Worauf warten Sie, Herr Minister?

„Verändere die Welt, sie braucht es.“ Der Satz von Bertolt Brecht geht mir durch den Kopf, als ich in den Tagen in Lützerath den großen Hof von Eckhard Heukamp, seit über 250 Jahren im Familienbesitz, sehe. Vier Tage später ist er weg, dem Erdboden gleichgemacht, genau wie die vielen Baumhäuser auf dem Hofgelände. Und einer der fruchtbarsten Ackerböden Deutschlands soll wider aller Vernunft vom Energiekonzern RWE – zudem einer der größten Agrarsubventionsempfänger in Deutschland – weiter abgebaggert werden. Die Braunkohle unter dem Dorf Lützerath wird nicht zur Energiesicherheit gebraucht. Es geht um reine Machtinteressen, um zusätzliche Konzernprofite und unter anderem die Grünen stehen Pate. Am Samstag darauf demonstrieren trotz Kälte und Regen 35.000 Menschen in Lützerath, darunter auch viele junge Leute und skandieren: „Lützi bleibt!“ Diese Erfahrungen politisch zu verarbeiten, daraus trotz verständlichem Frust auch neue Kraft zu ziehen, spielt in diesen Tagen bei vielen Protestbewegten eine wichtige Rolle.
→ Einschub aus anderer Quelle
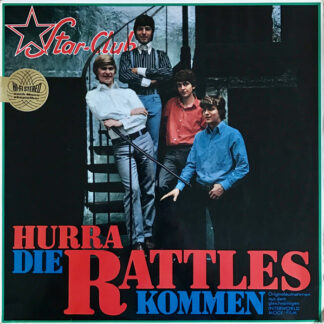 The Rattles - Hurra Die Rattles Kommen! (LP, Album)
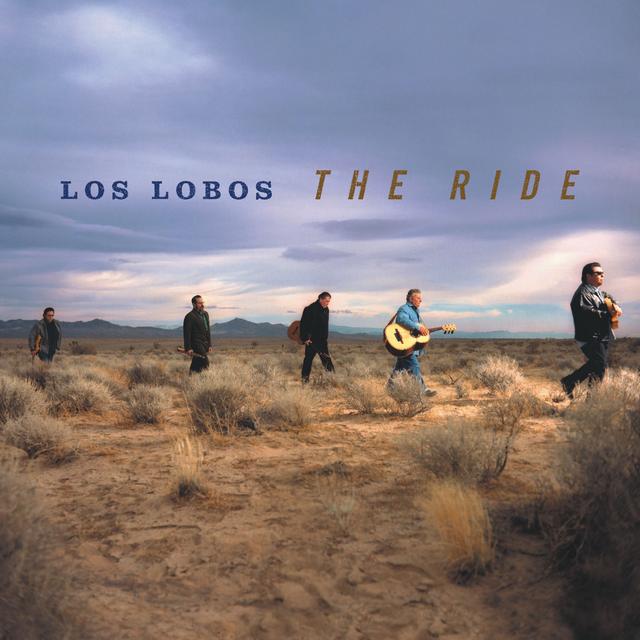 Album cover art for The Ride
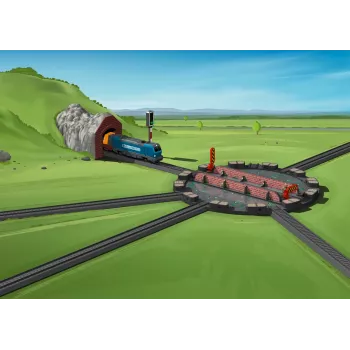 Märklin World 23402 H0 Turntable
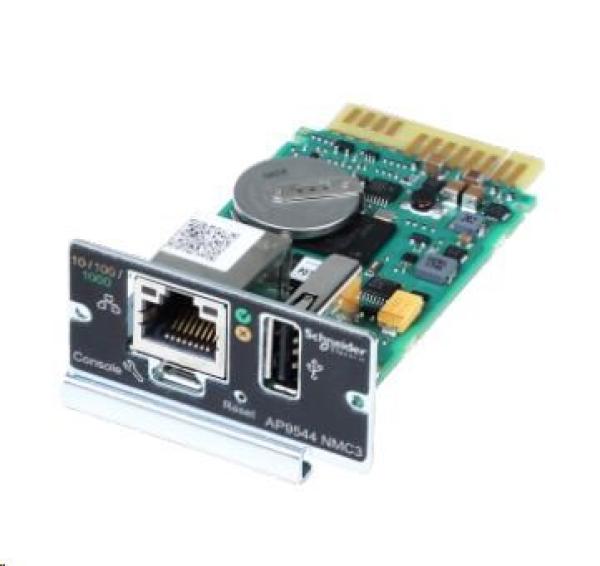 APC Network Management Card for Easy UPS,  1-Phase SRV series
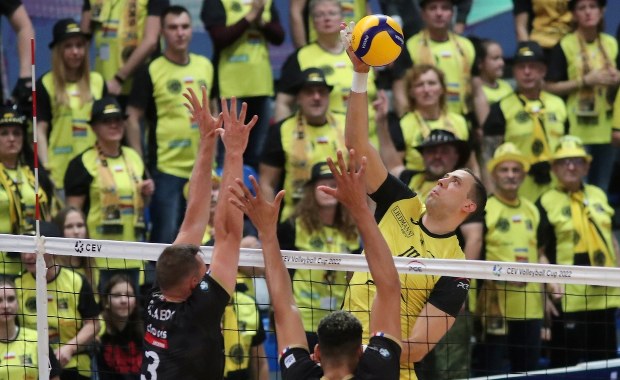 Zła passa przerwana. Skra Bełchatów wygrywa w LM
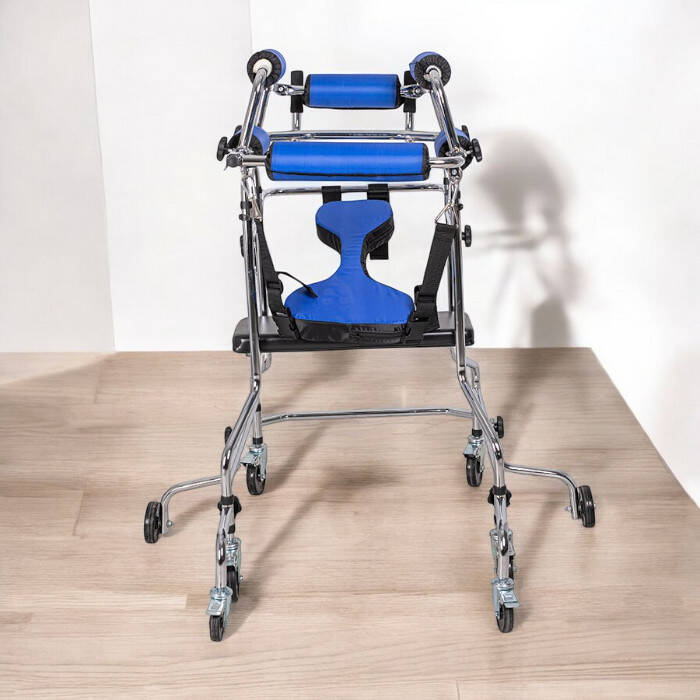 PR-900 Alüminyum Hemiplegia Rollator-Yürüteç - 2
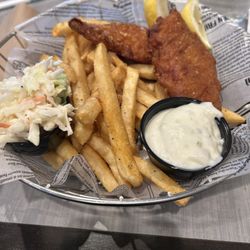 Fish n Chips $21.50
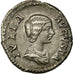 Moneta, Julia, Denarius, SPL-, Argento, Cohen:150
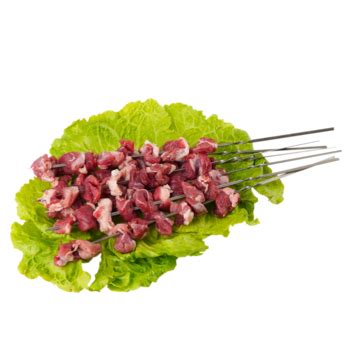 Raw Lamb Skewers PNG Vector PSD And Clipart With Transparent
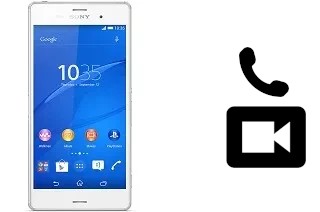 Effettua videochiamate con a Sony Xperia Z3 Dual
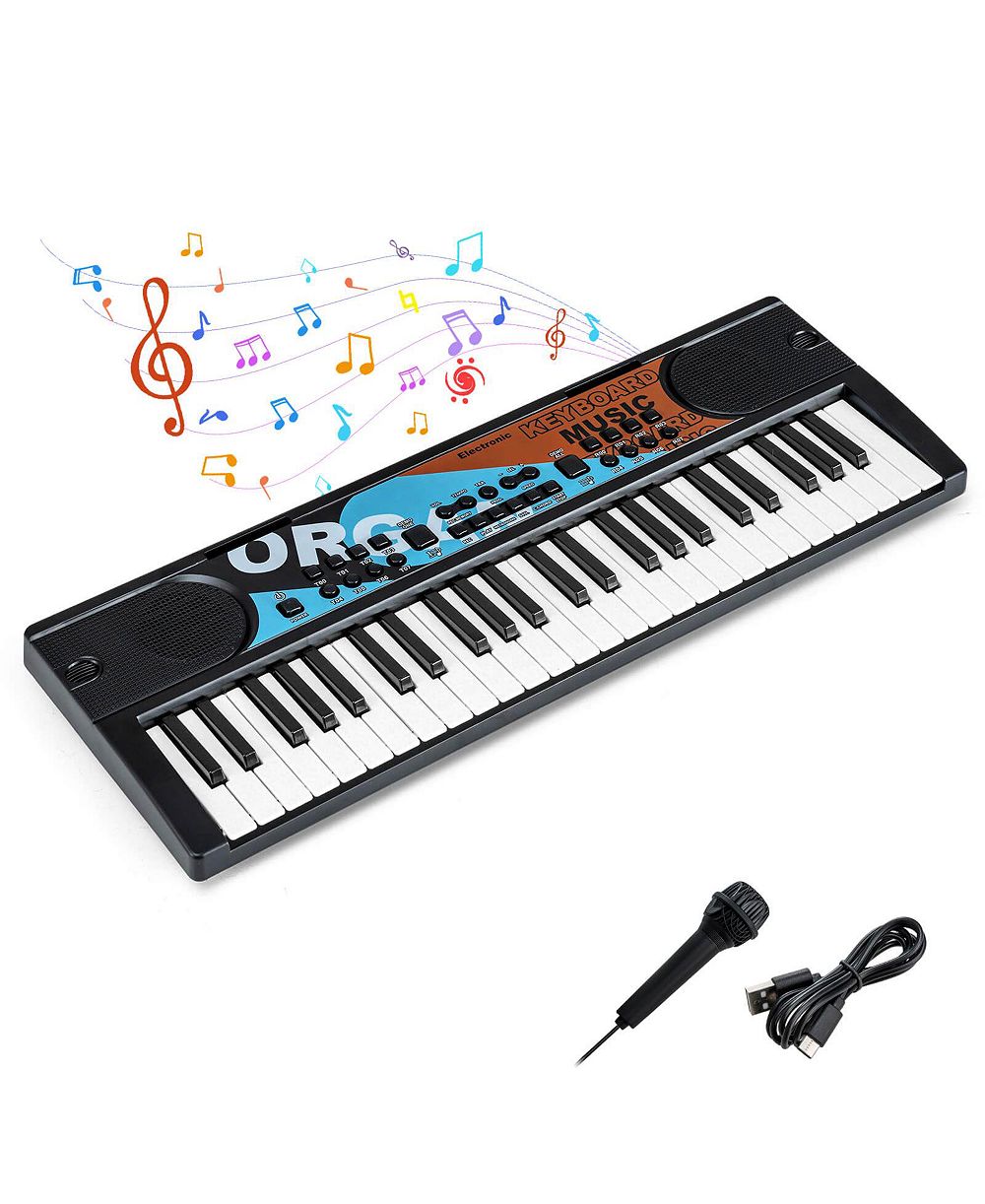 Электронное пианино Costway Portable Electric Keyboard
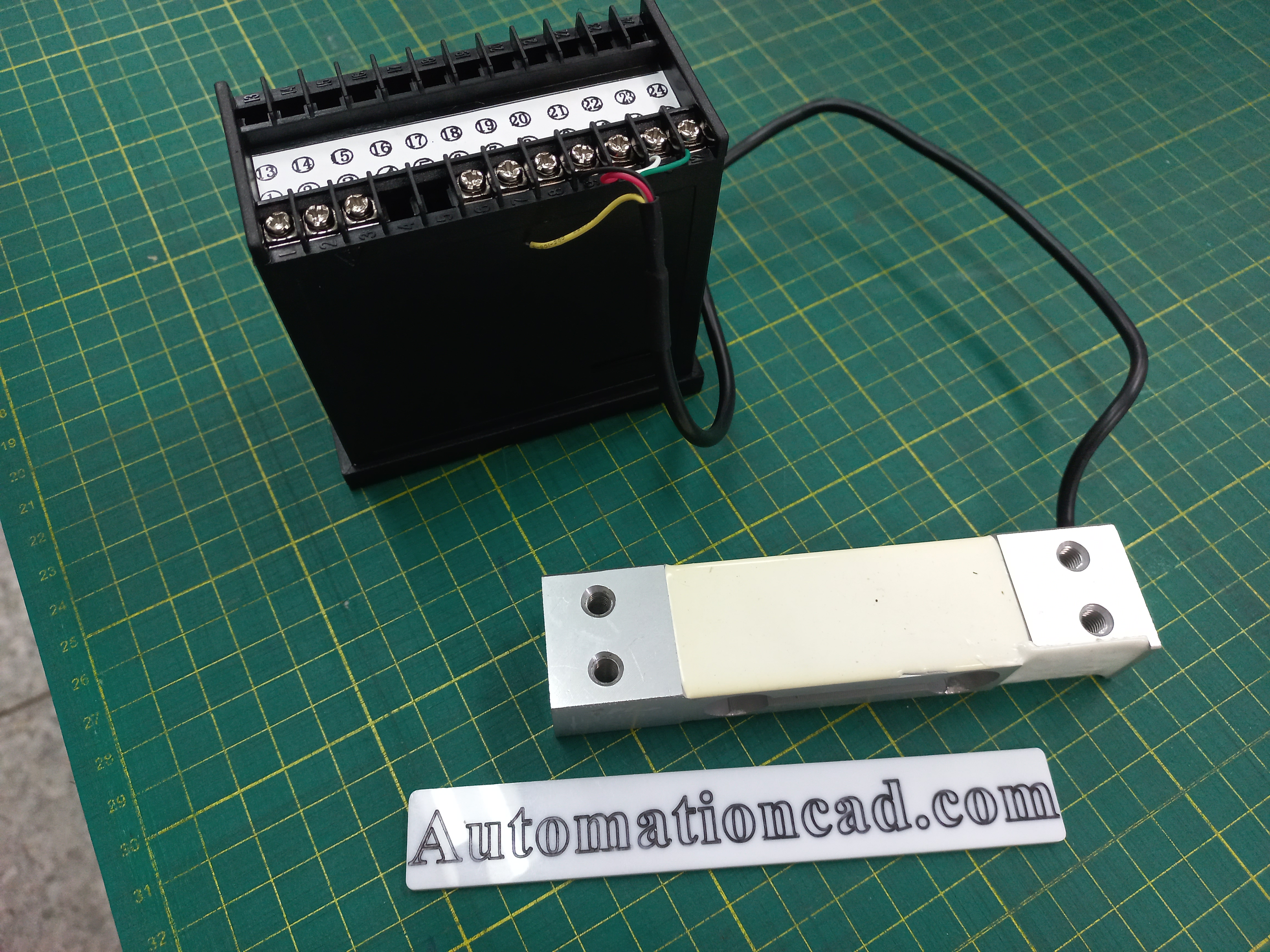 MYPIN เครื่องแสดงผล ใช้กับโหลดเซลล์ แบบดิจิตอล 220/110VAC Loadcell Indicator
Eine Woche später demonstrieren nach zweijähriger Corona-Zwangspause 10.000 Menschen in Berlin bei der „Wir haben es satt“-Demonstration gegen das weltweite Höfesterben, für eine sozial gerechte Agrarwende, für gutes Essen für alle. Vorneweg Bäuerinnen und Bauern mit kreativen politischen Forderungen an ihren Traktoren. Eine starke, bunte Protestaktion, wiederum unterstützt von sehr vielen jungen Menschen. Spezialisten für Hass und Hetze in den sozialen Netzwerken, aber auch Bauernverband und Raiffeisenverband fallen reflexartig über die Demonstration her. Letzterer spricht von überholten Positionen, fordert technologischen Fortschritt, insbesondere die Gentechnik als Antwort auf die Hunger- und Klimakrise.

Für die AbL sind dagegen der Zugang zu Land, Wasser, Saatgut, Bildung und Menschenrechte notwendige Voraussetzungen im Kampf gegen die Hungerkrise. Aus den Krisen lernen, heißt für uns gerade bei der Lebensmittelerzeugung sich von Staaten und Konzernen unabhängig zu machen und auf Stärkung regionaler Strukturen zu setzen. Bundesminister Cem Özdemir wählt den Schlingerkurs. Er versucht es allen ein wenig recht zu machen, um nicht anzuecken. Gerade jetzt brauchen wir aber eine Linie, die die soziale Lage und den gefährdeten Zusammenhalt in der Gesellschaft in den Mittelpunkt rückt. Wir brauchen viele Bäuerinnen und Bauern, viele junge Menschen auf dem Land und dabei zählt jeder Hof. Dafür muss man sich politisch trauen, die Rahmenbedingungen klar zu setzen. Zum Beispiel muss er sich trauen, die Direktzahlungen sozial gerechter zu gestalten und sie degressiv zu staffeln, damit nicht, wer viel hat, noch immer mehr bekommt. Er muss sich trauen, hohe Prämienzahlungen einzuführen für Wirtschaftspraktiken, die dem Klimaschutz und der artgerechten Tierhaltung dienen. Geld muss an die gehen, die ihre Kühe auf die Weide lassen und mit Vielfalt in den Fruchtfolgen darauf verzichten, zum Schaden von Biodiversität und Klima dem Boden auch noch den letzten Doppelzentner Weizen abzupressen. Auch zum notwendigen Umbau der Tierhaltung, für eine gemeinwohlorientierte Bodenpolitik und für den Zugang zu Saatgutvielfalt statt der Abhängigkeit von Konzernen, ihren Risikotechnologien und Patenten gibt es dringend Handlungsbedarf. Jetzt gilt es, mit den Betroffenen auf Augenhöhe um eine praxisorientierte Umsetzung von Lösungsvorschlägen zu ringen und dann aber auch umzusetzen! Wir mischen uns aktiv ein mit politischen Vorschlägen, Aktionen und bäuerlicher Selbsthilfe. Sich gegenseitig zu helfen, achtsam zu sein wird umso wichtiger, weil niemand voraussagen kann, wie sich die risikobehafteten Krisenherde in der Welt entwickeln. Gut, dass die jungen protestbewegten Menschen keine Ruhe mehr geben. Worauf warten Sie eigentlich, Herr Minister?